Whilst gardening, people spend long periods of time lent on their knees. Due to the mechanics of gardening, multiple injuries are prevalent in the knees, these include repetitive quadricep muscle or tendon strains, and inflammation of different bursae (fluid filled sacs that protect soft tissue structures i.e. tendons, skin and muscle from bony structures). However the most common of these is Housemaid’s knee or Gardener’s knee – also known as prepatellar bursitis.

What is it?

The prepatellar bursa is a fluid filled sac in between the kneecap (patella) and your skin. Bursitis of this is an inflammatory reaction of this bursa leading to painful swelling of it.

What will you feel?

The pain is felt at the front of your knee and may feel quite broad. There is very frequently visible swelling around the kneecap that is tender to touch; and the pain becomes worse with activity, walking or kneeling.

How does it relate to gardening?

This injury is common among gardener’s due to it being related to repetitive, or long term kneeling, or falls onto the knee.

What may an Osteopath do?

If the injury is acute (new or very painful) then it will need differentiating from other conditions that may present similarly. The management differs depending on its intensity, frequency and causation factors. However; you may initially be advised rest, ice and gentle effleurage type techniques to help reduce the swelling. As symptoms improve other techniques may be used such as massage, stretching, taping or articulation to help decrease the pain and reduce its risk of re-occurring. The Osteopath may also recommend advise to help reduce this re-occurring such as strengthening exercises, knee pads etc.

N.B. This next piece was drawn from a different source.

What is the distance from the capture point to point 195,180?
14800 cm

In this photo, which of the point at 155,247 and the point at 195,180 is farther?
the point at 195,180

What should you watch out for?

Prepatellar bursitis may occasionally be linked to infection, so if you start to experience any fever, tiredness or illness; make sure you visit a healthcare professional to rule out septic bursitis as this requires different management.

The wrist

The repetitive actions and postures related to gardening means that the wrist is at high risk of injury. According to an orthopaedic surgeon specialising in hand surgery, the three most likely diagnosis of a gardener’s wrist pain is either De Quervain’s Tendinitis, Carpal Tunnel Syndrome or osteoarthritis in the base of the thumb.

What is it?

De Quervain’s tendinitis or tenosynovitis is the inflammation of the abductor pollicis longus or the extensor pollicis brevis. The inflammation may be of the tendon, or the sheath that surrounds the tendon.

What will you feel?

Pain is often felt near the thumb of the affected side, however, you may also feel pain refer into the forearm. The sensation of your pain may vary from an aching, to a burning, sharp pain or pull. Your symptoms may be aggravated by actions such as gripping, lifting or twisting your wrist. You may also feel some clicking, catching or crunching with your wrist.

Alongside the pain you may find that you have some reduced grip strength and general movement.

How does it relate to gardening?

This problem is often initiated by repetitive gripping or twisting motions of the wrist. Therefore repetitive use of gardening tools such as secateurs or trowels may lead to this problem starting.

What may an Osteopath do?

Your Osteopath may assess other areas such as your elbow, shoulder, and neck to confirm your diagnosis. Depending on the stage of injury, you may be recommended ice/heat, gentle stretches and recommended adjustments to your gardening routine. Along-side this massage and manipulation can be effective in relieving the symptoms, combined with a strengthening program to help prevent further re-occurrence.